STUDY TEXT:
________________

Personal information
- Nickname: Suski
- Born: 2 March 1993 (age 33) Laitila, Finland
- Education: Turku University of Applied Sciences
- Height: 1.77 m (5 ft 10 in)
- Weight: 65 kg (143 lb; 10 st 3 lb)
- Ice hockey player

Ice hockey career
- Position: Centre
- Shoots: Left
- PWHL team Former teams: Boston Fleet PWHL Minnesota; KRS Vanke Rays; Linköping HC; TPS Turku; Rauman Lukko; Espoo Blues; HPK Hämeenlinna;
- National team: Finland
- Playing career: 2011–present

Sport
- Country: Finland
- Sport: Ringette
- Position: Centre, forward
- Shoots: Left
- League: SM Ringette
- Club: RNK Flyers

Medal record
Women's ice hockey
Olympic Games
| Bronze medal – third place | 2018 Pyeongchang | Ice hockey |
| Bronze medal – third place | 2022 Beijing | Ice hockey |
World Championship
| Silver medal – second place | 2019 Finland |  |
| Bronze medal – third place | 2011 Switzerland |  |
| Bronze medal – third place | 2015 Sweden |  |
| Bronze medal – third place | 2017 United States |  |
| Bronze medal – third place | 2021 Canada |  |
| Bronze medal – third place | 2024 United States |  |
| Bronze medal – third place | 2025 Czechia |  |
Ringette
World Championship
| Gold medal – first place | 2010 Finland |  |
| Gold medal – first place | 2016 Finland |  |
| Gold medal – first place | 2017 Canada |  |
| Gold medal – first place | 2019 Canada |  |
| Gold medal – first place | 2022 Finland |  |
World Junior Championship
| Gold medal – first place | 2009 Czech Republic |  |
| Silver medal – second place | 2012 Canada |  |

= Susanna Tapani =

Finnish athlete (born 1993)

________________

MATERIAL PROVIDED:
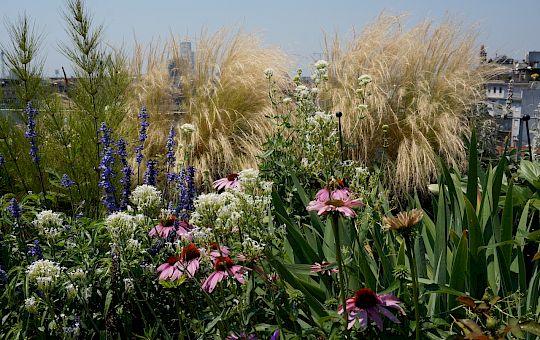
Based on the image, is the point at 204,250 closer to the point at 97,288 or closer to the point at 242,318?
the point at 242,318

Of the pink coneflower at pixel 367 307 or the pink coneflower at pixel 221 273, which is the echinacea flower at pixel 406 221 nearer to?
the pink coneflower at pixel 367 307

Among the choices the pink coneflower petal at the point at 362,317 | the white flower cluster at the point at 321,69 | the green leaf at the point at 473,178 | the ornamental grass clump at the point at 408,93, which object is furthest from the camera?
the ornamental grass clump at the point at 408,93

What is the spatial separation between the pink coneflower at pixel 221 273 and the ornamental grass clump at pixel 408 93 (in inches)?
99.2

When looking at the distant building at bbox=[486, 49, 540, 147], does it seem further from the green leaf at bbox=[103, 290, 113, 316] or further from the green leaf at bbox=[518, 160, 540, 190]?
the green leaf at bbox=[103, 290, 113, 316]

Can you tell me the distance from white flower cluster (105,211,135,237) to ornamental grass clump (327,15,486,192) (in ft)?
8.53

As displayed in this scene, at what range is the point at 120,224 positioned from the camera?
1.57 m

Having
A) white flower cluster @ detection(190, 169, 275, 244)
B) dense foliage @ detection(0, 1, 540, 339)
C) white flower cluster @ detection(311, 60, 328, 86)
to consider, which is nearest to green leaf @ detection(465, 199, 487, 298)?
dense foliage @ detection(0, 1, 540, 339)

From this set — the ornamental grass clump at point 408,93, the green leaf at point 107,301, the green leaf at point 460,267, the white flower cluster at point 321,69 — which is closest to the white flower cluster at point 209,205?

________________

TASK REQUIREMENTS:
Please repeat the part of the Susanna Tapani profile between "Personal information" and "10 st 3 lb)", inclusive, word for word. Rely on nothing but the Susanna Tapani profile.

ANSWER:
Personal information
- Nickname: Suski
- Born: 2 March 1993 (age 33) Laitila, Finland
- Education: Turku University of Applied Sciences
- Height: 1.77 m (5 ft 10 in)
- Weight: 65 kg (143 lb; 10 st 3 lb)